The image listed in the above thread has issues. I am trying to attain a different working image for the SD-H400. I installed that image two times (successfully according to weakness) but have background issues because the image has errors. Another user of the same image in another thread has had the same issue with it. 

I appreciate the help I have received already in attaining that image, but it does not work once upgraded to v7.1 software.

So, if there is another Toshiba SD-H400 image out there that I can try, I'd love to give it a try.

Thanks,
- Pete


----------



## burninggecko (Jun 1, 2005)

I had the same problem. Tried the image from the ftp site multiple times without luck after the 7.1 upgrade. Any help in locating a working Toshiba image is greatly appreciated.

Thanks,
Todd


----------



## Karl123 (Sep 3, 2004)

I just found this thread...and it may explain some problems I'm having.

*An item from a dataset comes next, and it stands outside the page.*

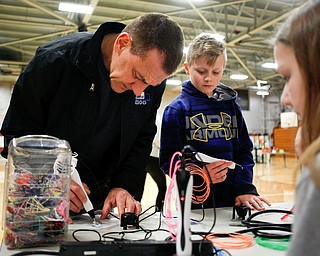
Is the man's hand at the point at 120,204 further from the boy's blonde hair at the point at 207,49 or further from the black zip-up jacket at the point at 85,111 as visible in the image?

I had downloaded and used what I think is the same image (5.1.1b) discussed above when my SD-H400 hung up after a sudden power outtage some months ago. At that point I had not yet backed up the original image from the new unit.

Everything was fine until I recently upgraded from Basic to Lifetime, and after doing Guided Setup again, I lost the background images for all the Tivo Central menus. Live TV stays on in background, making reading the menus very difficult. Toshiba and Tivo support were no help.

Other posts indicated that would happened if an image was backed up without the -f 9999 flag. 

My software version is currently showing 7.2.1, and I'm not sure which version was in there before I upgraded my service level. But those background images were there.

So l also would like to find another source for an image file.


----------